→ **Set task**
Retype, without any change, everything from the line containing "Which occupies the" down to the last of the lines below.

→ **Material**

□ □ □ □

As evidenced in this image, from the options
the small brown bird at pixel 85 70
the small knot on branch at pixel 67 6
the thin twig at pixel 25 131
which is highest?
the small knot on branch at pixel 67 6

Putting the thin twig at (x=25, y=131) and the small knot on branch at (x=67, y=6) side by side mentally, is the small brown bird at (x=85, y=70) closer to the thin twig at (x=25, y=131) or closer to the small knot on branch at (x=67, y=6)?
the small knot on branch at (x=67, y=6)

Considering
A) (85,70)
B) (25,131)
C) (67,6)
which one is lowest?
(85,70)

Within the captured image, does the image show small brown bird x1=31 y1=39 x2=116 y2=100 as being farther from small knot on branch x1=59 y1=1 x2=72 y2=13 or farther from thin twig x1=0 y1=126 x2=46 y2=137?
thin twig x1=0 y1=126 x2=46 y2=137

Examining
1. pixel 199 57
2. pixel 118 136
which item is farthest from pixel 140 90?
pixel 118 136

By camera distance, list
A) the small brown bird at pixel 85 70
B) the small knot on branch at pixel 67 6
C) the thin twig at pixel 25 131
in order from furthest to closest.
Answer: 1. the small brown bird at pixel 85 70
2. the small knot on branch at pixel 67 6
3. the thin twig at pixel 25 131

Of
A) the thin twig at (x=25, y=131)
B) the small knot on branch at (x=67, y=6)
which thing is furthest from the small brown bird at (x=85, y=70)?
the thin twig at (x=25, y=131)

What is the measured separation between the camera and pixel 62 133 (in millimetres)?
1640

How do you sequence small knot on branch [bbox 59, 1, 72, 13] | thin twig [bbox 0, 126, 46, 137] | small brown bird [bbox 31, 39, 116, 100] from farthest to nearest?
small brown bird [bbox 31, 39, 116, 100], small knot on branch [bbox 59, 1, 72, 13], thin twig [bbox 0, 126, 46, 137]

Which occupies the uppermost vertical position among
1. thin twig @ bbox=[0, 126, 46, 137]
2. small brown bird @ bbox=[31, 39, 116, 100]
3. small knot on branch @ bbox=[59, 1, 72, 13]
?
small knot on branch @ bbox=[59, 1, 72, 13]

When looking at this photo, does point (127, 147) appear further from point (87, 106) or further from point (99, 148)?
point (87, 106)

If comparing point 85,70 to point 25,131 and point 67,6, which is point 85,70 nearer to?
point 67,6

□ □ □ □

→ **Response to this task**
Which occupies the uppermost vertical position among
1. thin twig @ bbox=[0, 126, 46, 137]
2. small brown bird @ bbox=[31, 39, 116, 100]
3. small knot on branch @ bbox=[59, 1, 72, 13]
?
small knot on branch @ bbox=[59, 1, 72, 13]

When looking at this photo, does point (127, 147) appear further from point (87, 106) or further from point (99, 148)?
point (87, 106)

If comparing point 85,70 to point 25,131 and point 67,6, which is point 85,70 nearer to?
point 67,6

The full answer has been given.